I also acknowledge you are so right Bob. One of the biggest beef's I've had with Chinese made is consistency.

And also wholeheartedly agree with Nutfarmer. I worked for a foreign owned fruit and veg processing co as my last wage slave tour and it was humiliating being forced to shove junk out the door because we had to. And even more humiliating to have to go out on service calls to try and patch blatantly faulty designs that needed to be replaced. Add to that their policy was to hire temps to fill the force when we had big contracts and fire them usually right before Thanksgiving and Christmas.

Its ironic the Japanese were in the same boat quality wise until Dr. Deming taught them quality and even more ironic none of US big biz wanted anything to do with his teaching.
 
Bob, you are absolutely correct about sample size and statistical significance. You would really need seven of each to attain 95% accuracy (degrees of freedom for a t-value of .95), which would really narrow your certainty down about which is better because the result will be biased toward the true measurands, in this case "straight" and "square". But do not underestimate the value of a grab sample, as Mr. Pete has done. He used random chance for each sample- they were what he had, random from the others made before and since. The relative difference turned out to be very small, which would naturally grow smaller as the sample population grows.

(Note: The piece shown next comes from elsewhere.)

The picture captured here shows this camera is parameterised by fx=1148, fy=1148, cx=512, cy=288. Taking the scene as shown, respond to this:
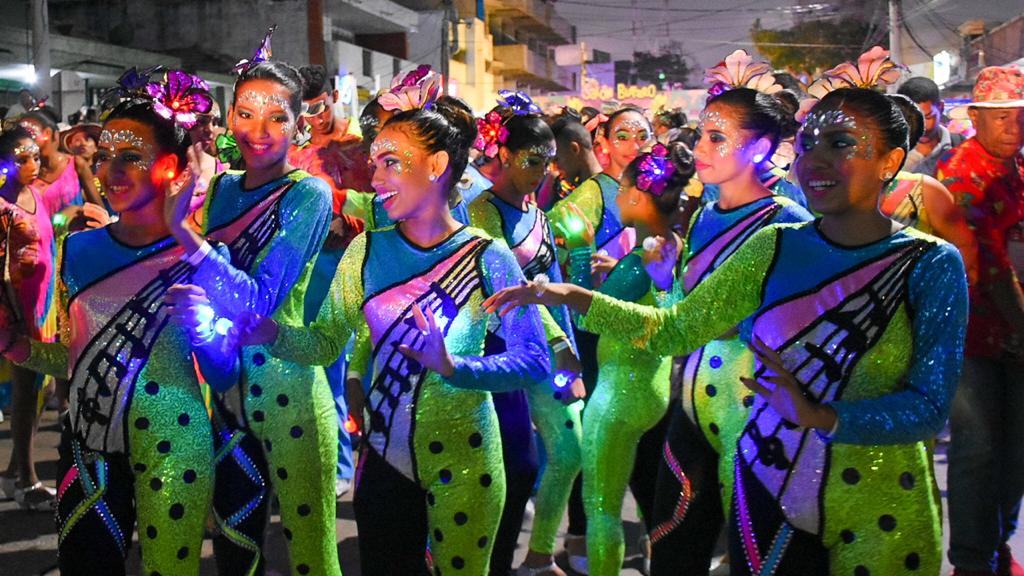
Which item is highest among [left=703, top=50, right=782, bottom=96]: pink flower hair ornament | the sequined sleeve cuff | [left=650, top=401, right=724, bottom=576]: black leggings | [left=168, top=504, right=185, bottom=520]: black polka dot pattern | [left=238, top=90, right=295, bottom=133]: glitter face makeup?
[left=703, top=50, right=782, bottom=96]: pink flower hair ornament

Errors would occur on both sides of the true value, so positive and negative to square, meaning the central tendency for a large population will be close to true square. Any variance will be deviation from square, so the average should also be true square. At the end of the day, I'm just surprised at how comparable the squares really were. I have two Chinese ones that move around when I tighten the thumb screw. I have a Lufkin that is rigid and repeatable, but not very true. I was beginning to think that all combo squares were crap. Maybe I need a Starrett...
 
It's never a good idea to generalize. I had the exact opposite experience as the OP. I had an 11 inch Logan that was tired and just would not make accurate parts without a file and sandpaper. I got a Grizzly import lathe and it's been both accurate and trouble free. (except the one time I crashed it but parts came in a week)
 
One of the lathes I had was a Grizzly and it was a problem from day one. Zenith had a motto. " Quality goes in before the name goes on" The Chinese changed that to " Quality goes out and then we put a quality name on it". As I have stated before, I would rather have a 50 year old USA made tool, than a new China made tool. There are no junk yards in China, They send it all here.

Buy American, The job you save..... May be your own!
 
I am dead serious. I HATE all Asain products. I lost all my teeth to a defective China made wrench. Broke my knee cap due to a defective sledge hammer (Mexican made). So now you can see I am serious.